* **Work instructions**:
The post below on the entitlement dispute says the case may sound a bit familiar. What reason does it give for this?

* **Excerpted text**:
Thursday, 27 November 2014

Entitlement dispute: when things seem a little incomplete

Future New Developments Ltd v B & S Patente und Marken GmbH, an Intellectual Property Enterprise Court, England and Wales, ruling by Judge Richard Hacon last week, is a short extempore decision that was picked up only on the subscription-only Lawtel service. If it sounds a bit familiar, that's because an earlier matter arising out of this dispute was noted on the IPKat weblog, when it was established that the UK Intellectual Property Office was a "court" for the purposes of the Brussels I Regulation.

Future New Developments (FND), a Cayman Islands company, applied for summary judgment in its claim against a German company, B&S, concerning entitlement to a patent for energy-saving technology for use in fluorescent tubes. The initial applicant for the patent assigned the application to FND, following which the European Patent Office granted the patent in 2002.  However, in January 2002, FND's parent company issued a share mortgage in respect of FND's shares in favour of the patent's initial applicant. In March 2009, one of FND's directors purported to assign the patent to B&S and the UK Intellectual Property Office recorded B& as its registered proprietor.

* **Source data**:
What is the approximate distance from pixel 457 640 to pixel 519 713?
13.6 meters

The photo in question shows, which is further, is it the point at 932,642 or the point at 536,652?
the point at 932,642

* **Problem solution**:
The case may sound familiar because the IPKat weblog had already covered an earlier matter from the same dispute. In that earlier matter, it was established that the UK Intellectual Property Office counted as a "court" for the purposes of the Brussels I Regulation.